* **TRECHO SELECIONADO**:
------------------------------------------------------------

Foi apenas em 2015 que a farmacêutica apresentou a versão do novo tratamento, quase uma década depois de ter já estar pronto para o mercado, pois a empresa interrompeu o desenvolvimento em 2004. Suas patentes agora se estendem até 2031. A liberação atrasada do novo tratamento é agora objeto de ações judiciais estaduais e federais, em que cerca de 26 mil pacientes que tomaram os medicamentos anti-HIV mais antigos da Gilead, alegam que a empresa os expôs desnecessariamente a problemas renais e ósseos.
Nos processos judiciais, a defesa de Gilead afirmou que as alegações não tinham mérito. Foi negado que a empresa interrompeu o desenvolvimento da droga para aumentar os lucros. Os advogados citaram um memorando interno de 2004 que estimava que a Gilead poderia aumentar sua receita em 1 bilhão de dólares em seis anos se lançassem a nova versão em 2008.
“Se a Gilead tivesse sido motivada apenas pelo lucro, como afirmam os queixosos, a decisão lógica teria sido acelerar” o desenvolvimento da nova versão, escreveram os advogados.
A principal advogada da Gilead, Deborah Telman, disse em comunicado que “as decisões de pesquisa e desenvolvimento da empresa sempre foram e continuam sendo guiadas por nosso foco em fornecer medicamentos seguros e eficazes para as pessoas que os prescrevem e usam”.
Hoje, uma geração de medicamentos caros da Gilead contendo a nova iteração do tenofovir responde por metade do mercado de tratamento e prevenção do HIV, de acordo com a IQVIA, um provedor de dados do setor. Um produto amplamente utilizado, o Descovy, tem um preço de etiqueta de 26 mil dólares (cerca de 123 mil reais) por ano. Versões genéricas de seu predecessor, o Truvada, cujas patentes expiraram, agora custam menos de 400 dólares (1.902 reais) por ano.
Se a Gilead tivesse avançado com o desenvolvimento da iteração atualizada do medicamento em 2004, suas patentes já teriam expirado ou o fariam em breve.
— Todos nós deveríamos dar um passo para trás e nos perguntar: como permitimos que isso acontecesse? Isso é o que acontece quando uma empresa atrasa intencionalmente o desenvolvimento de um medicamento para o HIV para fins monopolistas — afirma James Krellenstein, um antigo ativista que aconselhou advogados a processar a farmacêutica.

------------------------------------------------------------

* **DADOS EXTRAÍDOS**:
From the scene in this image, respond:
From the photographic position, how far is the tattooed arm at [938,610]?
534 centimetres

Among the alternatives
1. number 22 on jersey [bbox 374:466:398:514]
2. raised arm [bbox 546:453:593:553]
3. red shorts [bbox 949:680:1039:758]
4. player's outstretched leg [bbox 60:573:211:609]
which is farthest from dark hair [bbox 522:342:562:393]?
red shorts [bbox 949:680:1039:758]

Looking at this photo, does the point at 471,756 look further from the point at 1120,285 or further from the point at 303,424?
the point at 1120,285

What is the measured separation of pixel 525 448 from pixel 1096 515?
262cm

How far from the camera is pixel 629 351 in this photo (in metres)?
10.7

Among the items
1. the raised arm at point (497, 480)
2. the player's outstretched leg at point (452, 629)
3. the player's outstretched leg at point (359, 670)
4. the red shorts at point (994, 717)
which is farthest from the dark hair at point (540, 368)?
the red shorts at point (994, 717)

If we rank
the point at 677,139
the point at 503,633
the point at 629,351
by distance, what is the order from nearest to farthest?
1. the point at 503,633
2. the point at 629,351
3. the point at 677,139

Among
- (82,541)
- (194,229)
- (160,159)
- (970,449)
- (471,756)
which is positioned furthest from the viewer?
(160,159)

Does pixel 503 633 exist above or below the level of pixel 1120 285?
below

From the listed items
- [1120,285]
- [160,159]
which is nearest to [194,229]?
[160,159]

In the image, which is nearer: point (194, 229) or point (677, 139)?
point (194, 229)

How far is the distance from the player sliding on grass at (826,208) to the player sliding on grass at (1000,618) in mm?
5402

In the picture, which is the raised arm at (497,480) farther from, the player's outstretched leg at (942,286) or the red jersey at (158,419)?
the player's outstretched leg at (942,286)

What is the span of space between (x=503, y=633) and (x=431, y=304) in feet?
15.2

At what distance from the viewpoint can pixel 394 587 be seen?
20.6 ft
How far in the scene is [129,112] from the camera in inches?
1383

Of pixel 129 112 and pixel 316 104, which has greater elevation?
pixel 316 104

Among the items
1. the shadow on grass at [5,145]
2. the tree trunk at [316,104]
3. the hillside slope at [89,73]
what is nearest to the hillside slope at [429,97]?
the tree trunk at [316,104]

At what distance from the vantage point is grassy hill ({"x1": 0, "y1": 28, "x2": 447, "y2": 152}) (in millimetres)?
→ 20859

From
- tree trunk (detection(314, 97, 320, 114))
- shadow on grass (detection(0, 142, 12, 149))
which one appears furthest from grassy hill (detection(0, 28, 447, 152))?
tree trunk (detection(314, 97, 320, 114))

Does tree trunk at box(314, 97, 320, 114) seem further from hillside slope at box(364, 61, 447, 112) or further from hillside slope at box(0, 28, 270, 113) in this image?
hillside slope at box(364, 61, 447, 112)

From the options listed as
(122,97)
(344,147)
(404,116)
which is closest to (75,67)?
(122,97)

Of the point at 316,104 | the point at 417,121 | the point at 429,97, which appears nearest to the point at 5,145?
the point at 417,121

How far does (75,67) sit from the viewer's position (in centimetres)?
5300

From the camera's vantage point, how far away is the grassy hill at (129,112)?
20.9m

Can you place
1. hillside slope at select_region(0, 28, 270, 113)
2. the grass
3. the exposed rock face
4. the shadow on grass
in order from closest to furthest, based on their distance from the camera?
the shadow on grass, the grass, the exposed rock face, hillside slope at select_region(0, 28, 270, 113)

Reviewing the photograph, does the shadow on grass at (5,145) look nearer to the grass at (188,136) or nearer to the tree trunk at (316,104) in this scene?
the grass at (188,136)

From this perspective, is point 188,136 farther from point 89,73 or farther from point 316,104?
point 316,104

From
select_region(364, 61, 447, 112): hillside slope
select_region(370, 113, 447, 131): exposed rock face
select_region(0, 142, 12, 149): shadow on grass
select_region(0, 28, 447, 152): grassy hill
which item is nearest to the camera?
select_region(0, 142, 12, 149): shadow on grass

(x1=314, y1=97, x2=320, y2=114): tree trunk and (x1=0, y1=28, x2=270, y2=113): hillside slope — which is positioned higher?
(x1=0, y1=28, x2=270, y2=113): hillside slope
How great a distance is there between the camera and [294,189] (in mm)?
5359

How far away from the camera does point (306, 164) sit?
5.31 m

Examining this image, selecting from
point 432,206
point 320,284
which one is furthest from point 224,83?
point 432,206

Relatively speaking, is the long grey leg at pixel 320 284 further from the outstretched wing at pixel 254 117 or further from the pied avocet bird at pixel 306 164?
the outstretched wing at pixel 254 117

------------------------------------------------------------

* **USO DAS INFORMAÇÕES**:
**A)** No trecho sobre a Gilead, qual é o preço de etiqueta anual do Descovy?
**B)** Dê continuidade ao trecho sobre a Gilead a partir da última frase apresentada.
As entradas acima não têm relação com o trecho sobre a Gilead.

* **CONJUNTO DE RESPOSTAS**:
**A)** 26 mil dólares (cerca de 123 mil reais) por ano.

**B)**
A aparente manobra da Gilead com o tenofovir é tão comum na indústria de fármacos que tem nome: salto de produto. As empresas aproveitam seu monopólio de um medicamento e, pouco antes da chegada da concorrência dos genéricos, mudam ou “pulam” os pacientes para uma versão patenteada mais recente do medicamento visando prolongar o monopólio.
A farmacêutica MSD, por exemplo, está desenvolvendo uma versão de seu medicamento de sucesso contra o câncer, Keytruda, que pode ser injetado sob a pele e provavelmente aumentará os fluxos de receita da empresa por anos depois que a versão infundida do medicamento enfrentar sua primeira concorrência de outras empresas em 2028.
Christopher Morten, especialista em leis de patentes farmacêuticas da Universidade de Columbia, disse que o caso Gilead mostra como o sistema de patentes dos EUA cria incentivos para que as empresas desacelerem a inovação.
— Algo profundamente errado aconteceu aqui. O sistema de patentes realmente incentivou a Gilead a atrasar o desenvolvimento e o lançamento de um novo produto — ressalta Morten, que fornece serviços jurídicos pro bono para um grupo de defesa do HIV que em 2019 desafiou sem sucesso os esforços da Gilead para prolongar a vida de suas patentes.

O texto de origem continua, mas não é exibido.